What causes Red Thread
Red Thread can be much more prevalent in some years than in others. Cooler, wetter weather in May and June seems to encourage the development of Red Thread. The disease attacks all the commonly grown grass types in our area, including rye, bluegrass and fescue. Poor air circulation, poor drainage, an excessive thatch layer greater than ½” and clay soils low in organic matter are factors that encourage the spread of red thread.
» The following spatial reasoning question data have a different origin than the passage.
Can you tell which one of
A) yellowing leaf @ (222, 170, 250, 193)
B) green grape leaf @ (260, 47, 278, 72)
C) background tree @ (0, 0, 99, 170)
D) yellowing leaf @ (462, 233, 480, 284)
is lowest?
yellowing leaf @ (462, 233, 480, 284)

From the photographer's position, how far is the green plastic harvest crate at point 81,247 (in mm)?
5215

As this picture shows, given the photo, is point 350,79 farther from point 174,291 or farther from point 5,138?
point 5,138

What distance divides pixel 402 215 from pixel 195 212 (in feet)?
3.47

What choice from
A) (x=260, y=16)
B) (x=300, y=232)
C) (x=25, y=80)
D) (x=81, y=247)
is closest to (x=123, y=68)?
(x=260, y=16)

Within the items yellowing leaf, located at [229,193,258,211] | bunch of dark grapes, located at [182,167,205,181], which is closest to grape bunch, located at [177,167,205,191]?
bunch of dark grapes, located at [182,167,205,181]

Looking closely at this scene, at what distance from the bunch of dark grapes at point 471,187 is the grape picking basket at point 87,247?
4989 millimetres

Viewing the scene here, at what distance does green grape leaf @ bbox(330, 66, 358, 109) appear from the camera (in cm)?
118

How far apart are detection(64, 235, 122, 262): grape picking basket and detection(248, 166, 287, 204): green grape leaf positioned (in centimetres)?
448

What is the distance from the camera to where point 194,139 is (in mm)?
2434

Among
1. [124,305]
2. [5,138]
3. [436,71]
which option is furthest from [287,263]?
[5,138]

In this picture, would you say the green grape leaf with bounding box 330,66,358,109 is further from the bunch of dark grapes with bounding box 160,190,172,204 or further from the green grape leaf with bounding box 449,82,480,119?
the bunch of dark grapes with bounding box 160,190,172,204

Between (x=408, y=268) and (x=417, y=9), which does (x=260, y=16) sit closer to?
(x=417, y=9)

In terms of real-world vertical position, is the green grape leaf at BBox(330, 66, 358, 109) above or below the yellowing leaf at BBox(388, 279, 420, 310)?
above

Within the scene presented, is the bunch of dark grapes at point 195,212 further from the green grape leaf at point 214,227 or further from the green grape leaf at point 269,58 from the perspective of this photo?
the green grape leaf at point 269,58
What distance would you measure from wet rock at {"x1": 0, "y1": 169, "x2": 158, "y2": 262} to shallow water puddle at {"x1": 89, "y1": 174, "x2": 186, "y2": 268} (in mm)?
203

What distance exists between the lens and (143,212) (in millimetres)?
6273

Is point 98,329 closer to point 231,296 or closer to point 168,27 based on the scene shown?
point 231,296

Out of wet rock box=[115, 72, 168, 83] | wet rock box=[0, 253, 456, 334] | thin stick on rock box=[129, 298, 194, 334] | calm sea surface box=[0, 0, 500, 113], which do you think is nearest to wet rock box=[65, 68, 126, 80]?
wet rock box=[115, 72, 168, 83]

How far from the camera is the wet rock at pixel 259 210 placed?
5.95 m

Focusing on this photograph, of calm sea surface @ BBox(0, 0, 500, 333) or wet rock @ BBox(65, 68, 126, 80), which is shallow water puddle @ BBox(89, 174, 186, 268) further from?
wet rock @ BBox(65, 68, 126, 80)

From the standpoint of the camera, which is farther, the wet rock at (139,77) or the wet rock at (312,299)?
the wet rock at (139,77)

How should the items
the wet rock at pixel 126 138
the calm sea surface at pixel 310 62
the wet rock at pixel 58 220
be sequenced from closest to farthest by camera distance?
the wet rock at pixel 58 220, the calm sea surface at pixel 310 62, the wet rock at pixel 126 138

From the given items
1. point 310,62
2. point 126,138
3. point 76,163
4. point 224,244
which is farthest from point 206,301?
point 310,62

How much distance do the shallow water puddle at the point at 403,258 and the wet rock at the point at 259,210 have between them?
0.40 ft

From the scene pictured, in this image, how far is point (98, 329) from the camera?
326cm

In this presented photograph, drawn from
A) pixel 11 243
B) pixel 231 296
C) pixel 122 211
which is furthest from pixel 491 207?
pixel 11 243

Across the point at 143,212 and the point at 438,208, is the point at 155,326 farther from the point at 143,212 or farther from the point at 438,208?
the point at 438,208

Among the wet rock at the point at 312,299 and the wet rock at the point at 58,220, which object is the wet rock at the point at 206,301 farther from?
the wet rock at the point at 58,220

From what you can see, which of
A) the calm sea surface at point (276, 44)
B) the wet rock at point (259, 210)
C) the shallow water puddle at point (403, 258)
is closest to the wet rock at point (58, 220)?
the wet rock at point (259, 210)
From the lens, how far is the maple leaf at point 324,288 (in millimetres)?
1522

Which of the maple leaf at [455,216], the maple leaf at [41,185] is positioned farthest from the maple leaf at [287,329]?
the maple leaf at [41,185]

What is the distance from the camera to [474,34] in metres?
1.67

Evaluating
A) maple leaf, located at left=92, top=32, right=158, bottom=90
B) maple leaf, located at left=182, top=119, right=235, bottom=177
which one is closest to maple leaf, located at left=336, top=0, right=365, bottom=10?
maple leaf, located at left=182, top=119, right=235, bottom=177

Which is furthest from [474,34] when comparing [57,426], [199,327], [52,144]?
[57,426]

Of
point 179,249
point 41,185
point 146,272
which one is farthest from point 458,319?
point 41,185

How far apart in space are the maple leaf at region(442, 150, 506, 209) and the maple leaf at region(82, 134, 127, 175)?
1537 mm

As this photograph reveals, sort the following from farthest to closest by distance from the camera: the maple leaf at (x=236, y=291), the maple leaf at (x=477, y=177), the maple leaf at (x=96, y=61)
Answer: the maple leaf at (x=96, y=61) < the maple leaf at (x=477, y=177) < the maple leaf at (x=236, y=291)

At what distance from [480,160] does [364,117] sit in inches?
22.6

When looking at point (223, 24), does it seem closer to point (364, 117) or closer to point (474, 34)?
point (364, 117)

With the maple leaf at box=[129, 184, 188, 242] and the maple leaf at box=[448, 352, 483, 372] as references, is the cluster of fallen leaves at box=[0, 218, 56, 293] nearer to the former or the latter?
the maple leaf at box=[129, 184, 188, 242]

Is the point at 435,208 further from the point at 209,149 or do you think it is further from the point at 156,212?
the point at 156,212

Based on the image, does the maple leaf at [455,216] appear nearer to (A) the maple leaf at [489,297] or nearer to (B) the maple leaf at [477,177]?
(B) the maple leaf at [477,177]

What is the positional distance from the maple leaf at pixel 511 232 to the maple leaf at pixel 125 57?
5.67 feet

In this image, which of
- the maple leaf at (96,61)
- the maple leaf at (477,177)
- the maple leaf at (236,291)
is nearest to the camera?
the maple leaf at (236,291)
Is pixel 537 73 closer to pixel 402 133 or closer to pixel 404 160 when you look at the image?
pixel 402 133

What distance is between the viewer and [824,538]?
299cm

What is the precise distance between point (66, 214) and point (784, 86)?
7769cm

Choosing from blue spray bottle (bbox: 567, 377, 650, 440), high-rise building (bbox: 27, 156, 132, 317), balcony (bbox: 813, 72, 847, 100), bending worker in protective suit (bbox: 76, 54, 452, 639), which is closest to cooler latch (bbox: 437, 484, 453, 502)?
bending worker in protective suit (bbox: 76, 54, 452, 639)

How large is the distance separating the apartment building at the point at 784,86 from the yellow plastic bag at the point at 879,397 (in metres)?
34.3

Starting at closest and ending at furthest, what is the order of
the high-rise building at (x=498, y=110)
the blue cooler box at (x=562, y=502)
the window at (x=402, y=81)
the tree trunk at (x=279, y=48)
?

We do not recommend applying fungicides to residential lawn in our area for the control of red thread. We find that if the pressure from appropriate weather and other factors is sufficient, fungicides offer relatively poor protection from the damage. While the damage can be unsightly, the lawn is usually able to recover once the weather becomes drier and warmer. Thinning of trees will improve air circulation and the penetration of sunlight. Core aeration will reduce the thatch layer and improve water penetration. Regular applications of Weed Man’s balanced, slow-release fertilizer will encourage the general health of the lawn and make it less susceptible to disease and insect problems. Newer lawns with poor topsoil can benefit from top-dressing with organic matter. Older lawns can benefit from over-seeding with newer varieties of grass seed cultivated to be more resilient to Red Thread and other common lawn diseases.